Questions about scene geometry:
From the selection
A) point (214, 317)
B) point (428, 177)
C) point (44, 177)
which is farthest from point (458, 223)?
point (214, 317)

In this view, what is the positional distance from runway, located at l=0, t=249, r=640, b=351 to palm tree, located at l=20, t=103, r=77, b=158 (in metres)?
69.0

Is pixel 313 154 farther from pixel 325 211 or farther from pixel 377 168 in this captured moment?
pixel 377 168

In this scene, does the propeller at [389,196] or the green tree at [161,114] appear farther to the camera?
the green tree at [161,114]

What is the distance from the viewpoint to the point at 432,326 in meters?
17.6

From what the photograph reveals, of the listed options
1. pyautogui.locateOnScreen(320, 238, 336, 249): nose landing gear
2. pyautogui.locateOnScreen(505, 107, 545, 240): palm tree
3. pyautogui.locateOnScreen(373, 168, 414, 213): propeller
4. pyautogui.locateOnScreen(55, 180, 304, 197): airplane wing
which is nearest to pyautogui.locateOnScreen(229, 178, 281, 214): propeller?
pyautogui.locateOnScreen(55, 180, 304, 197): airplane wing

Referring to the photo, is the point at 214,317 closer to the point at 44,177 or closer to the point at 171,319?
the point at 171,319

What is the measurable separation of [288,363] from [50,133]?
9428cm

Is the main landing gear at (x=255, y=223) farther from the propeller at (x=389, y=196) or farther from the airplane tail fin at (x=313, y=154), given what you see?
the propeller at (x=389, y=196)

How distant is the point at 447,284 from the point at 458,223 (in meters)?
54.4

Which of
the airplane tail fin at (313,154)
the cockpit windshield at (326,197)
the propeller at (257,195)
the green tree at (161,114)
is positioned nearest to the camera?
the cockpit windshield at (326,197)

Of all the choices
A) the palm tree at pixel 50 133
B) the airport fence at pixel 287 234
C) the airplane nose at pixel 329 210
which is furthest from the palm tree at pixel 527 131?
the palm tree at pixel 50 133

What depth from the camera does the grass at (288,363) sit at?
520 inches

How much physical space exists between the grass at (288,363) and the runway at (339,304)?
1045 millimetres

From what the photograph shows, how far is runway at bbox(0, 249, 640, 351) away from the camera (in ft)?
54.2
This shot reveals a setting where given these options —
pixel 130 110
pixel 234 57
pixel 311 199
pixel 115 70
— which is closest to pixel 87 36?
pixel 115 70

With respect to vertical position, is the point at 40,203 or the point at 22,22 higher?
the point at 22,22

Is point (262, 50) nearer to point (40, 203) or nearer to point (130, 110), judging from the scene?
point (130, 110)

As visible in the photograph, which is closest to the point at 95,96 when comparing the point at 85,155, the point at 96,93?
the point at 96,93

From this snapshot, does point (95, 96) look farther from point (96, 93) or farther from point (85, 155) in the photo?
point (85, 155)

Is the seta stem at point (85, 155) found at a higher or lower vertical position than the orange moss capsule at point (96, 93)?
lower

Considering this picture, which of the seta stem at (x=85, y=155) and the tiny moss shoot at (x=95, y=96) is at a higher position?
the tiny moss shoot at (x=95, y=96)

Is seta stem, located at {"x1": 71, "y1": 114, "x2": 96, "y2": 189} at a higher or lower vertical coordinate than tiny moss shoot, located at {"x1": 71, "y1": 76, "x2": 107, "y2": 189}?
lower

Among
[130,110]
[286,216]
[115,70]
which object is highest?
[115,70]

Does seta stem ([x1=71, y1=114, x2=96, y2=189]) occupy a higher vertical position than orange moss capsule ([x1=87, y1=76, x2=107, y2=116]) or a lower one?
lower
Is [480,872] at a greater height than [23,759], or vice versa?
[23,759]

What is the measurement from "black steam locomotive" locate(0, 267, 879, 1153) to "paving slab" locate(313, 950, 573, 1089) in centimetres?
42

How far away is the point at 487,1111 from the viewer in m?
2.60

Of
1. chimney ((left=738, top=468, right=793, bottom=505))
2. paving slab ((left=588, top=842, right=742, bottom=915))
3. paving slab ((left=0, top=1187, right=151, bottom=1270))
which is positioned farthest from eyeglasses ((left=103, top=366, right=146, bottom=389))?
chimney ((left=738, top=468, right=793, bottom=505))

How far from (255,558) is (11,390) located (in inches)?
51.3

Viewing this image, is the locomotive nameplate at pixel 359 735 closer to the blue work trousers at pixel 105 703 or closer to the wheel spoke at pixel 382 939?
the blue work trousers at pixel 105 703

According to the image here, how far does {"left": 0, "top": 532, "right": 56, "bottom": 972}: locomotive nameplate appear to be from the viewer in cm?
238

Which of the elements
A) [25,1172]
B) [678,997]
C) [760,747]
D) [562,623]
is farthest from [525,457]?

• Prompt: All entries must be repeated verbatim.

• Response to the task:
From the selection
A) point (214, 317)
B) point (428, 177)
C) point (44, 177)
which is farthest from point (458, 223)?
point (214, 317)

In this view, what is the positional distance from runway, located at l=0, t=249, r=640, b=351 to palm tree, located at l=20, t=103, r=77, b=158 (in metres)?
69.0

Is pixel 313 154 farther from pixel 325 211 or farther from pixel 377 168 in this captured moment?
pixel 377 168

In this scene, does the propeller at [389,196] or the green tree at [161,114] appear farther to the camera?
the green tree at [161,114]

What is the distance from the viewpoint to the point at 432,326 in meters?
17.6

From what the photograph reveals, of the listed options
1. pyautogui.locateOnScreen(320, 238, 336, 249): nose landing gear
2. pyautogui.locateOnScreen(505, 107, 545, 240): palm tree
3. pyautogui.locateOnScreen(373, 168, 414, 213): propeller
4. pyautogui.locateOnScreen(55, 180, 304, 197): airplane wing
which is nearest to pyautogui.locateOnScreen(229, 178, 281, 214): propeller?
pyautogui.locateOnScreen(55, 180, 304, 197): airplane wing

Referring to the photo, is the point at 214,317 closer to the point at 44,177 or closer to the point at 171,319?
the point at 171,319

What is the measurable separation of [288,363] from [50,133]?
9428cm

Is the main landing gear at (x=255, y=223) farther from the propeller at (x=389, y=196) or farther from the airplane tail fin at (x=313, y=154), given what you see?
the propeller at (x=389, y=196)

How distant is the point at 447,284 from the point at 458,223 (in meters)?
54.4

Which of
the airplane tail fin at (313,154)
the cockpit windshield at (326,197)
the propeller at (257,195)
the green tree at (161,114)
is positioned nearest to the camera?
the cockpit windshield at (326,197)

Of all the choices
A) the palm tree at pixel 50 133
B) the airport fence at pixel 287 234
C) the airplane nose at pixel 329 210
which is furthest from the palm tree at pixel 527 131?
the palm tree at pixel 50 133

What depth from the camera does the grass at (288,363) sit at?
520 inches

How much physical space exists between the grass at (288,363) and the runway at (339,304)?
1045 millimetres

From what the photograph shows, how far is runway at bbox(0, 249, 640, 351) away from the camera (in ft)?
54.2
This shot reveals a setting where given these options —
pixel 130 110
pixel 234 57
pixel 311 199
pixel 115 70
— which is closest to pixel 87 36?
pixel 115 70

With respect to vertical position, is the point at 40,203 or the point at 22,22 higher?
the point at 22,22

Is point (262, 50) nearer to point (40, 203) or nearer to point (130, 110), judging from the scene?
point (130, 110)

As visible in the photograph, which is closest to the point at 95,96 when comparing the point at 85,155, the point at 96,93?
the point at 96,93

From this snapshot, does point (95, 96) look farther from point (96, 93) or farther from point (85, 155) in the photo?
point (85, 155)

Is the seta stem at point (85, 155) found at a higher or lower vertical position than the orange moss capsule at point (96, 93)?
lower

Considering this picture, which of the seta stem at (x=85, y=155) and the tiny moss shoot at (x=95, y=96) is at a higher position?
the tiny moss shoot at (x=95, y=96)

Is seta stem, located at {"x1": 71, "y1": 114, "x2": 96, "y2": 189} at a higher or lower vertical coordinate than tiny moss shoot, located at {"x1": 71, "y1": 76, "x2": 107, "y2": 189}?
lower

Among
[130,110]
[286,216]
[115,70]
which object is highest?
[115,70]

Does seta stem ([x1=71, y1=114, x2=96, y2=189]) occupy a higher vertical position than orange moss capsule ([x1=87, y1=76, x2=107, y2=116]) or a lower one?
lower
Is [480,872] at a greater height than [23,759], or vice versa?
[23,759]

What is the measurement from "black steam locomotive" locate(0, 267, 879, 1153) to "paving slab" locate(313, 950, 573, 1089) in centimetres?
42

How far away is the point at 487,1111 from the viewer in m?
2.60

Of
1. chimney ((left=738, top=468, right=793, bottom=505))
2. paving slab ((left=588, top=842, right=742, bottom=915))
3. paving slab ((left=0, top=1187, right=151, bottom=1270))
which is positioned farthest from eyeglasses ((left=103, top=366, right=146, bottom=389))?
chimney ((left=738, top=468, right=793, bottom=505))

How far from (255,558) is (11,390) located (in inches)?
51.3

Viewing this image, is the locomotive nameplate at pixel 359 735 closer to the blue work trousers at pixel 105 703 or closer to the wheel spoke at pixel 382 939?
the blue work trousers at pixel 105 703

According to the image here, how far does {"left": 0, "top": 532, "right": 56, "bottom": 972}: locomotive nameplate appear to be from the viewer in cm?
238

Which of the elements
A) [25,1172]
B) [678,997]
C) [760,747]
D) [562,623]
is farthest from [525,457]?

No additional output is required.